- **Challenge**: In the article on Collingwood College below, restate the paragraph that begins "In September 1994" as a short bulleted list that keeps its main facts.

- **Given passage**:

>> Begin

Location
- Kingston Road Camberley, Surrey, GU15 4AE England 51°21′00″N 0°43′17″W﻿ / ﻿51.3499°N 0.7215°W

Information
- Type: Academy
- Motto: Believe, Succeed
- Established: c.1971 ^{[citation needed]}
- Department for Education URN: 136828 Tables
- Ofsted: Reports
- Chair: Steve Barker
- Principal: Karen Watling
- Staff: 203
- Gender: Coeducational
- Age: 11 to 18
- Enrolment: 1686
- Average class size: 32 ^{[citation needed]}
- Colours: Blue, white and black
- Website: www.collingwoodcollege.com

= Collingwood College, Surrey =

Collingwood College is a coeducational secondary school and sixth form located in Camberley, Surrey, England.

==Admissions==
Collingwood is the largest secondary school in Surrey, with over 2,000 students, including more than 400 in the sixth form. It occupies a 30 acre campus and is divided in the three main areas: 'Kingston' (Years 10 & 11), 'Barossa' (Years 7–9), and the sixth form centre. This was funded by the sale of land, on which the college's previous sixth form centre (named 'Ballard') was situated. Collingwood College is a DfE designated high-performing specialist academy , specialising in technology and vocational-education.

It is situated north of the A30.

==History==
===Earlier school===
The school derives itself from the Frimley and Camberley County Grammar School, the Bagshot County Secondary School, and the Barossa County Secondary School. In July 1970, Surrey County Council wavered over whether to go ahead with the comprehensive plan.

===Comprehensive===
The first Headmaster in 1971 was Mr. Leonard Roe, who had previously been Headmaster of the grammar school. He was followed by Peter Halls-Dickerson, who was an advocate of the idea of direct grant schools. Collingwood was one of the earliest direct grant schools to be created after the passage of the legislation by the then Conservative government. The headmaster from 1974 until the 1990s was Peter Halls-Dickerson.

===Grant-maintained and Foundation school===
On 1 September 1991, Collingwood School became Collingwood College, a grant-maintained school. This change of status was overwhelmingly supported by the parents. In 1999, under the new schools' framework, the school adopted foundation status.

In September 1994, Collingwood College became a self-governing technology college. Following the new funding, the school built the Halls-Dickerson Technology Centre ( now called T Block), also one of the first of its kind. As of 1 April 2008, the college was granted high-performing specialist school status. The school also specialises in vocational education, which provides education for working life; such as hairdressing, building and other manual labour based jobs.

>> End

- **Spatial reasoning dataset excerpts**:

>> Begin

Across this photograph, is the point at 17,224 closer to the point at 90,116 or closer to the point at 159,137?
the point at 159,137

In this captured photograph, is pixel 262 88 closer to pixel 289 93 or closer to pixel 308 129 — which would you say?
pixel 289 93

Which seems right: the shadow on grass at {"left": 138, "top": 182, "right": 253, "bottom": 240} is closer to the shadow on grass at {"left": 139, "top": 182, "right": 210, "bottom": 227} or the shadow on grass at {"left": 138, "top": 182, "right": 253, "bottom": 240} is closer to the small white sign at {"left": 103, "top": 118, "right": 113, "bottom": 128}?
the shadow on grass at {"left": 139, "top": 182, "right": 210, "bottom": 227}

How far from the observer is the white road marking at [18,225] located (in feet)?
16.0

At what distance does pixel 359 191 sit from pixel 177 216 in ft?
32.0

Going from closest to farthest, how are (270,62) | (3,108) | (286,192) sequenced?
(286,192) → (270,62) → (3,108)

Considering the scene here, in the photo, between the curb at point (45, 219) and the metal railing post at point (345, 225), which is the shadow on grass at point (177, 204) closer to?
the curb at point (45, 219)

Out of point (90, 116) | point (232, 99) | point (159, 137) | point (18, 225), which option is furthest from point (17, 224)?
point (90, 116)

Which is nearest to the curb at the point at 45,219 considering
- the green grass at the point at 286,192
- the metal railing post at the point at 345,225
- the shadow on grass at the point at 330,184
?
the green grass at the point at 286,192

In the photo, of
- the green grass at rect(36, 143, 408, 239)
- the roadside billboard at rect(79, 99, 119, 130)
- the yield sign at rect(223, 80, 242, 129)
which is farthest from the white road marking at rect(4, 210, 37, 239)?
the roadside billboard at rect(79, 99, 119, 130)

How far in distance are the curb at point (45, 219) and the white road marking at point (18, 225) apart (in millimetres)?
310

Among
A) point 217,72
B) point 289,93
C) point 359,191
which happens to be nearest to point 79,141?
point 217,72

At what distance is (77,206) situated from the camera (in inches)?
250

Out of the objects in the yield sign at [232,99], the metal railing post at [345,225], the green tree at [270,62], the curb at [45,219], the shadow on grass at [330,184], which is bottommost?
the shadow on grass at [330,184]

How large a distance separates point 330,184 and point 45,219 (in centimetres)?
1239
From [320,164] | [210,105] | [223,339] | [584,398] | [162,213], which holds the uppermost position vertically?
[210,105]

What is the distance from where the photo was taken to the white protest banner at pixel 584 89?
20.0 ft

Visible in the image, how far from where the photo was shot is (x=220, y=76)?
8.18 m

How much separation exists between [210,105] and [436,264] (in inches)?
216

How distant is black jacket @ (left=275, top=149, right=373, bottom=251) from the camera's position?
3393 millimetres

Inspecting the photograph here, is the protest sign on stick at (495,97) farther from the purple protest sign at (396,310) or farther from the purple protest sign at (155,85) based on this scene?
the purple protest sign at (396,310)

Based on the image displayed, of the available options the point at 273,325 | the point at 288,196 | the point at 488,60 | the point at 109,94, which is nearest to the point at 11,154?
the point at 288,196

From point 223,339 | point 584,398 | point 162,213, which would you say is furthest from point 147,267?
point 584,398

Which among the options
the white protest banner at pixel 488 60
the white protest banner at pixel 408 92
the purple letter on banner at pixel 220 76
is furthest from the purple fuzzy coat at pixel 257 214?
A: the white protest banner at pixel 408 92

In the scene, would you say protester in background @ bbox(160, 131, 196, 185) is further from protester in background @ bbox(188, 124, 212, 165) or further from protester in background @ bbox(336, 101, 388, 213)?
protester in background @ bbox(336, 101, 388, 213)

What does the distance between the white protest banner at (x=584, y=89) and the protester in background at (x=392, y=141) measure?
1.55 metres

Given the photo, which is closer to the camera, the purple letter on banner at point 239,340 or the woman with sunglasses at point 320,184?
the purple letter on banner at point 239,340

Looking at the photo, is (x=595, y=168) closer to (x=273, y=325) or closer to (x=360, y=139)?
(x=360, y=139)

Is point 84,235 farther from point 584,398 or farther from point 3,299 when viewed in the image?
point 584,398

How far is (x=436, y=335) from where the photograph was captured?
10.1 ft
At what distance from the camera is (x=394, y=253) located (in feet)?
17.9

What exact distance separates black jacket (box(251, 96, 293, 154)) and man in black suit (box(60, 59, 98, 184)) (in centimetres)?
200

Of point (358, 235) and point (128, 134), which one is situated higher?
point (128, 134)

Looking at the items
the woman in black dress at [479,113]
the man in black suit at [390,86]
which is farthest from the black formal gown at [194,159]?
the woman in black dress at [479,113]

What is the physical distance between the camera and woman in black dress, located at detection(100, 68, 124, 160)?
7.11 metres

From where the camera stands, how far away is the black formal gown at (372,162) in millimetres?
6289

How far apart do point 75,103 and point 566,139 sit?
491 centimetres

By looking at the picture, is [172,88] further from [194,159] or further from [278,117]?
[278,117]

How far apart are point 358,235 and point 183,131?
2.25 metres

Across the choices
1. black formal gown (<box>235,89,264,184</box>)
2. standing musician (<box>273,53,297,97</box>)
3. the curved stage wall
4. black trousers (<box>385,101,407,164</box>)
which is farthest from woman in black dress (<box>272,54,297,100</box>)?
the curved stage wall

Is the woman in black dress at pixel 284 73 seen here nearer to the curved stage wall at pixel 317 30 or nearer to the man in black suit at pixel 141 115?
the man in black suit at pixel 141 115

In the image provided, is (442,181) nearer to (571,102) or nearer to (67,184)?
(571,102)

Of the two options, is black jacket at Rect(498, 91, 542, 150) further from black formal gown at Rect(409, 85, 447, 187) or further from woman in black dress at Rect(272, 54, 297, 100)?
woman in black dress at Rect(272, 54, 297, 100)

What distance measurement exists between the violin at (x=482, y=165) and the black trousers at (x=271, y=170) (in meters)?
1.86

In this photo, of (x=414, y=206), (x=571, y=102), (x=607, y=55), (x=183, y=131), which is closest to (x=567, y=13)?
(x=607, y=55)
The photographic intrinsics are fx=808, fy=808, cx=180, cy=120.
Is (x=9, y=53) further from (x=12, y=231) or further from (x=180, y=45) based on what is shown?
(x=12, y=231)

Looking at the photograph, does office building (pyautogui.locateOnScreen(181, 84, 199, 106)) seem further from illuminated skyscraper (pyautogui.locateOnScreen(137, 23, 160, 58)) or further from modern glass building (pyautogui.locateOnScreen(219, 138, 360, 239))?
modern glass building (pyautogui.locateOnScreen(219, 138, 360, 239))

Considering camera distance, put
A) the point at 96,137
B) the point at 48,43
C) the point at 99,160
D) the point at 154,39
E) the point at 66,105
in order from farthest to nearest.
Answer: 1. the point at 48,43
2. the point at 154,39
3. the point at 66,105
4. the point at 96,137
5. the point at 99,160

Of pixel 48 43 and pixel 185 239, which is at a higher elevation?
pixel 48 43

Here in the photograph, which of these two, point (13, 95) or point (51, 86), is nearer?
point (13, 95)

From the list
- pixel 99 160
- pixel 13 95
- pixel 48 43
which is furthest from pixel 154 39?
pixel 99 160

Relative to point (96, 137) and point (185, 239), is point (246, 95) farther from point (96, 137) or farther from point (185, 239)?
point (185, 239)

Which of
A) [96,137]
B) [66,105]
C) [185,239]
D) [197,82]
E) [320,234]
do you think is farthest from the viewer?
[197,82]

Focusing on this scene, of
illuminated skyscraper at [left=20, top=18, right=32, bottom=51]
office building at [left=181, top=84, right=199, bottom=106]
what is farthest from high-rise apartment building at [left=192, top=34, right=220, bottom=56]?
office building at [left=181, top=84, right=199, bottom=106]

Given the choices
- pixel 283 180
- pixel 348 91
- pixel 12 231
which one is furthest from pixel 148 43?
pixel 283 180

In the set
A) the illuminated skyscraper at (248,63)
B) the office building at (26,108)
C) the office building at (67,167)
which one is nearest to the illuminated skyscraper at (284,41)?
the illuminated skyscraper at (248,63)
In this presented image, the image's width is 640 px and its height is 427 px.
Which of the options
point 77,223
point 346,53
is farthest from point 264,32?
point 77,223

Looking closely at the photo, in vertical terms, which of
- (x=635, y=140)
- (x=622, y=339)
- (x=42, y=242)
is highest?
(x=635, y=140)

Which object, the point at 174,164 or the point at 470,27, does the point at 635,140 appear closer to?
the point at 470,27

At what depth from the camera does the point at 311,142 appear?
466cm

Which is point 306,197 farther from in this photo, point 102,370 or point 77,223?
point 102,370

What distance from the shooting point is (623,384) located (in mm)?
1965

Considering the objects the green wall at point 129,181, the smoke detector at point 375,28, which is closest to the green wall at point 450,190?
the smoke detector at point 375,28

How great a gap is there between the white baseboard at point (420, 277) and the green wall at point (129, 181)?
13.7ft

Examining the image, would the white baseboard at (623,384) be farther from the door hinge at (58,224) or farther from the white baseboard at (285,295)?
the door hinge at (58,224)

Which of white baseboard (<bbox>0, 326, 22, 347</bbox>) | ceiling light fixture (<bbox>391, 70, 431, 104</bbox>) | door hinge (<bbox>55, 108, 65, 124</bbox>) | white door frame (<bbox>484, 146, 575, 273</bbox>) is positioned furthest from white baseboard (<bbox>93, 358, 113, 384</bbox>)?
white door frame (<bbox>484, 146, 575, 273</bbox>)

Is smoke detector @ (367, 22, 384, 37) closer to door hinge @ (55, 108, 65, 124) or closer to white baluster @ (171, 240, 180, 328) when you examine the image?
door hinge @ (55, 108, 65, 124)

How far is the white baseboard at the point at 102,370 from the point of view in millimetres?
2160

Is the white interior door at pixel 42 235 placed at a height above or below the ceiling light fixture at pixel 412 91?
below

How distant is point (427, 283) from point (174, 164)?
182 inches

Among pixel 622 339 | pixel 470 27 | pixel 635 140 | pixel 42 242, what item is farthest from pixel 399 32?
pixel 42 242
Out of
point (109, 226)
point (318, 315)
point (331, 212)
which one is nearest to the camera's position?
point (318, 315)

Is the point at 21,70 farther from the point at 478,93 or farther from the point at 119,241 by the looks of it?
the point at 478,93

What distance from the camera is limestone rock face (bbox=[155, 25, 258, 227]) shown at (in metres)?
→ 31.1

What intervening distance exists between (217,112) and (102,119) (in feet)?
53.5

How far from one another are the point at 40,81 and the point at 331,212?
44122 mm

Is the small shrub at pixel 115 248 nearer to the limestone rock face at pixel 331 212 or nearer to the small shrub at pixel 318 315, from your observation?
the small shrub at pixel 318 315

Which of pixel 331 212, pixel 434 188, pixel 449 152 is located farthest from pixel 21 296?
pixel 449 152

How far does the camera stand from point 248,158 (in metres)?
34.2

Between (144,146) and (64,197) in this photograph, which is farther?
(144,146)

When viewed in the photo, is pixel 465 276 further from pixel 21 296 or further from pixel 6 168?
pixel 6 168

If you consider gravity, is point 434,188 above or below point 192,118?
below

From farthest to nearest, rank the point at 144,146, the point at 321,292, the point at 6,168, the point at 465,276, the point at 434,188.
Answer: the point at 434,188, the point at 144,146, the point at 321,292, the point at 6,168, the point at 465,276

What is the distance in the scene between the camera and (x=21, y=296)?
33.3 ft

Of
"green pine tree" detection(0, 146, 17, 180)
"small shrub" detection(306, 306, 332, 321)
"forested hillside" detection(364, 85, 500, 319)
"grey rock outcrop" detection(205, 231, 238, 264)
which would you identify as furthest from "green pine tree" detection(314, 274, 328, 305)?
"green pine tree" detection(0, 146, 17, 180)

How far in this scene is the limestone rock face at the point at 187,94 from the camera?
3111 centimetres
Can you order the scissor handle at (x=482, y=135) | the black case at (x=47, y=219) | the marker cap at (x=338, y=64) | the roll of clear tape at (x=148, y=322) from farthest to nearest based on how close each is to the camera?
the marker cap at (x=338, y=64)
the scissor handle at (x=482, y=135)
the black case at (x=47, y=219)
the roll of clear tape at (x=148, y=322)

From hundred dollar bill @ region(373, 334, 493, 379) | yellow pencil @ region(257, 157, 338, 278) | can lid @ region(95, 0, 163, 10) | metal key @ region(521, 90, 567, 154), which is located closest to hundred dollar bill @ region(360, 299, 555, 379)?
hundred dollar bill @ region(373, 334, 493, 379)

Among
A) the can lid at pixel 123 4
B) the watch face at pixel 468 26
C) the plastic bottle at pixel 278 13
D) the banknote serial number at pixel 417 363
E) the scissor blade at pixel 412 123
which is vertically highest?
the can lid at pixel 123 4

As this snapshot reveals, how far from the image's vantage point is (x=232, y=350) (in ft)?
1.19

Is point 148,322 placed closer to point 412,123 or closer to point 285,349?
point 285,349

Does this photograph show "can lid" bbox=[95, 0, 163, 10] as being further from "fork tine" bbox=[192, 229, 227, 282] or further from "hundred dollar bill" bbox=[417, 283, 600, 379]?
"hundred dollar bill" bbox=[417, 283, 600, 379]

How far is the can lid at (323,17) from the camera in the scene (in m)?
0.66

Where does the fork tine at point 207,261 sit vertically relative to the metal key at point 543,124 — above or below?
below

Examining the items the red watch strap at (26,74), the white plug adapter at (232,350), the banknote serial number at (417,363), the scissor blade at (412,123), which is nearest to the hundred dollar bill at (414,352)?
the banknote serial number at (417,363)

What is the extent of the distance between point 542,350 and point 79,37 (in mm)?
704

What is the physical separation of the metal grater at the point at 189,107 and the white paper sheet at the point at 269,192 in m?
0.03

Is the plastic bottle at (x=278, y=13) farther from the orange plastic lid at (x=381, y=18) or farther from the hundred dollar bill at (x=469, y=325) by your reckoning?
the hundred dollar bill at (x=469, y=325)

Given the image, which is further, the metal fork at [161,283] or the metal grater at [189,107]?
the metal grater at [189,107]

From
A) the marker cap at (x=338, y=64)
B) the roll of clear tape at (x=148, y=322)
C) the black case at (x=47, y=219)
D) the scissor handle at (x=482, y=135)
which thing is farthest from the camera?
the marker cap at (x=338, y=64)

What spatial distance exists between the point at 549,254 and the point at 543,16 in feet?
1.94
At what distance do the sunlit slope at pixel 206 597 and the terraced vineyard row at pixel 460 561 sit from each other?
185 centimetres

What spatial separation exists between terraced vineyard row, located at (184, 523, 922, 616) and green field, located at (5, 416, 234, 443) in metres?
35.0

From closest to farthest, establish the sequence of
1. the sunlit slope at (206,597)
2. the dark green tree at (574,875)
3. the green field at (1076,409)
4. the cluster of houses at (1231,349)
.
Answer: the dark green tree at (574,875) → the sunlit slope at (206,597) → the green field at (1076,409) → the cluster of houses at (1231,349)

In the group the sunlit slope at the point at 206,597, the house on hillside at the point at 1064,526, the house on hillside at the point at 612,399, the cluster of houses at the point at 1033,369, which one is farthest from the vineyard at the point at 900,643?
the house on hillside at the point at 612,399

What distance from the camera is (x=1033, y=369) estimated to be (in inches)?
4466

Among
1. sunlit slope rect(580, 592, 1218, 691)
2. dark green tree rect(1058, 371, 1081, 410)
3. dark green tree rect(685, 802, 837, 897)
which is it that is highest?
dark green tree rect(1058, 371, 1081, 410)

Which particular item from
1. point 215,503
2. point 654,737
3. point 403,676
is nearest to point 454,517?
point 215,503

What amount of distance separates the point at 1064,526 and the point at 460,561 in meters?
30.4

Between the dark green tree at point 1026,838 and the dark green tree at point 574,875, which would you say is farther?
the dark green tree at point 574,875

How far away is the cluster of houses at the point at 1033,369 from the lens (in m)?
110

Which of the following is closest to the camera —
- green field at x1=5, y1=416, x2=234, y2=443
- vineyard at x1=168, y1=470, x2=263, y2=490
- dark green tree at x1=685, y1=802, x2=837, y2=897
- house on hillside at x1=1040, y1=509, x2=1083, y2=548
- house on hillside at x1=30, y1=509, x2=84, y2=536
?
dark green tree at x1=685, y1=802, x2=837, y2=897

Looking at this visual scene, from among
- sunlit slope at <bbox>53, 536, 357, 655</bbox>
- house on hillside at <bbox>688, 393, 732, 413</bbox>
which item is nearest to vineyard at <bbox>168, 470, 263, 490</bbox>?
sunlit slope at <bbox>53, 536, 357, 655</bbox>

>> End

- **Answer in full**:
- September 1994: Collingwood College became a self-governing technology college.
- The new funding paid for the Halls-Dickerson Technology Centre (now called T Block), one of the first of its kind.
- 1 April 2008: the college was granted high-performing specialist school status.
- The school also specializes in vocational education for working life, such as hairdressing, building and other manual-labor jobs.